What you have to do
The answer must consist solely of the lines from the one containing "Gen: Book Store" through the last line of the records, set down exactly and without any pictures.

Raw data
◇ ◇ ◇ ◇ ◇

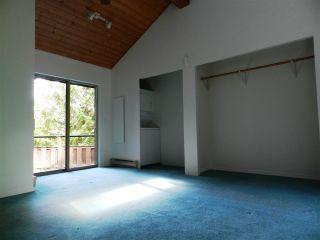 Photo 8: 10015 WESCAN ROAD in Halfmoon Bay: Halfmn Bay Secret Cv Redroofs House for sale (Sunshine Coast)  : MLS®# R2343392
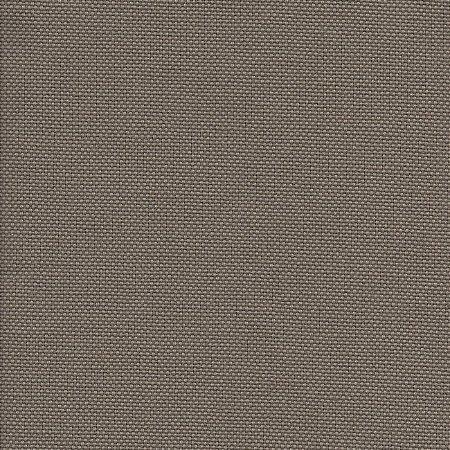 LINHO LINEN 1295 COR 351 CONCRETO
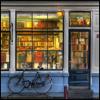 Gen: Book Store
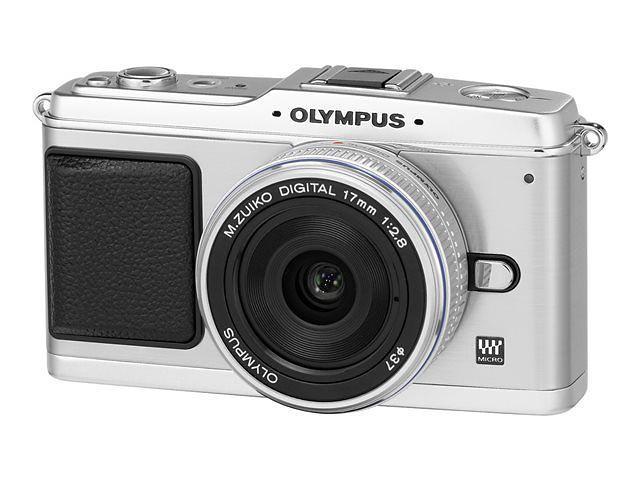 olympus pen e p1 au meilleur prix comparez les offres de appareil photo reflex hybride sur. Black Bedroom Furniture Sets. Home Design Ideas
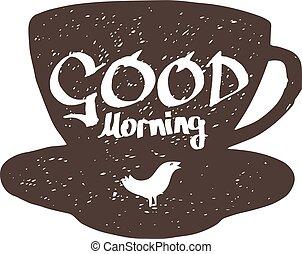 goede morgen, meldingsbord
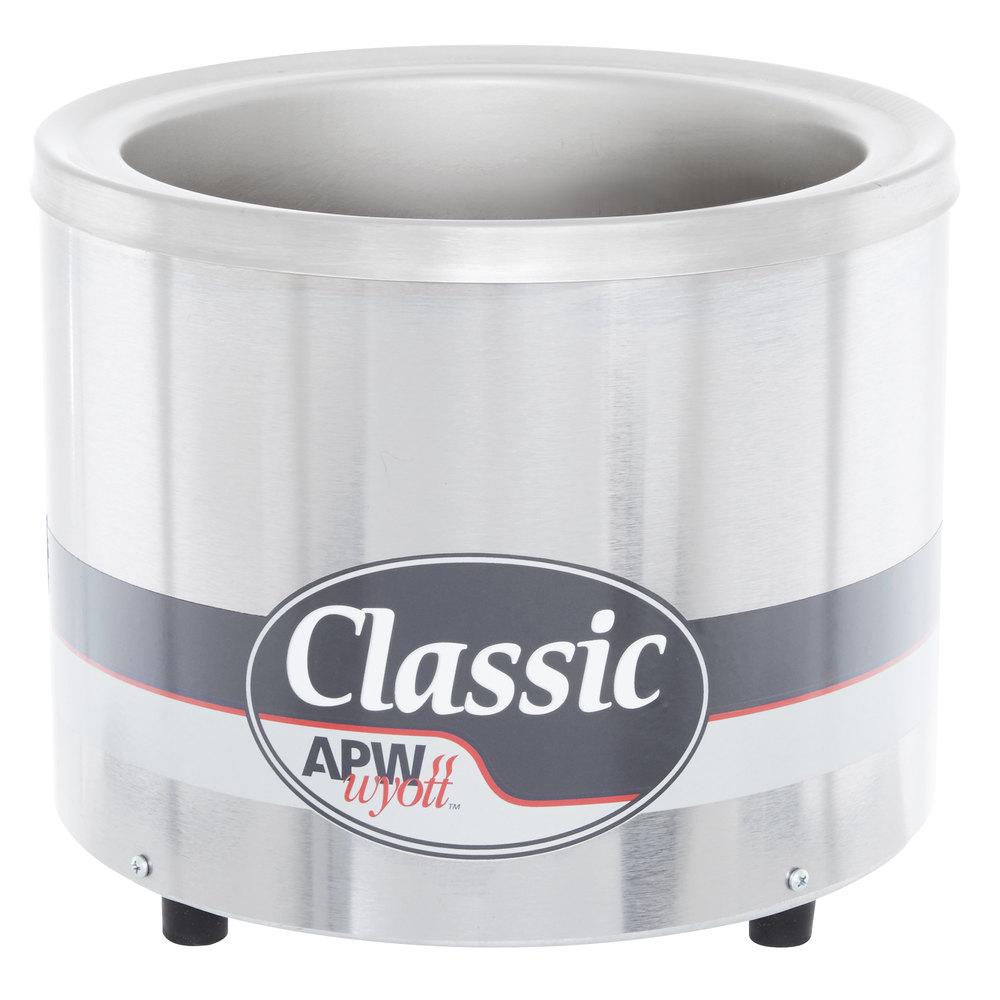 Soup Warmers: Countertop Soup Warmers & Soup Kettles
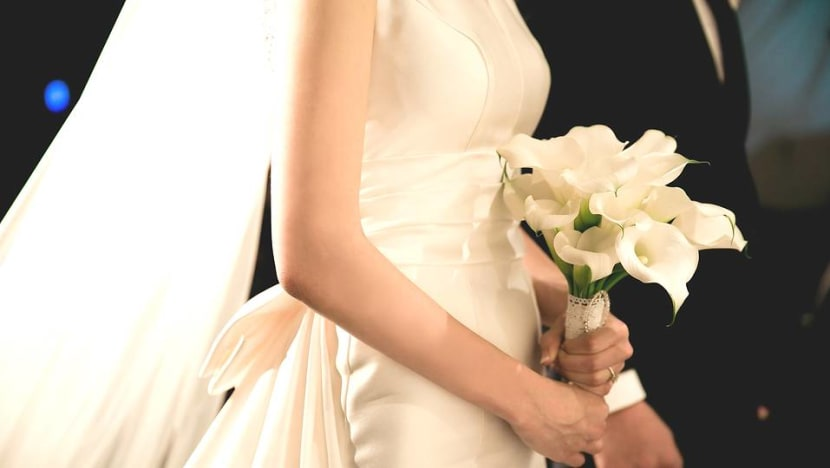 COVID-19 restrictions to further ease for weddings, funerals from Aug 4; more people allowed to attend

◇ ◇ ◇ ◇ ◇

Result of this exercise
 Gen: Book Store
 olympus pen e p1 au meilleur prix comparez les offres de appareil photo reflex hybride sur. Black Bedroom Furniture Sets. Home Design Ideas
 goede morgen, meldingsbord
 Soup Warmers: Countertop Soup Warmers & Soup Kettles
 COVID-19 restrictions to further ease for weddings, funerals from Aug 4; more people allowed to attend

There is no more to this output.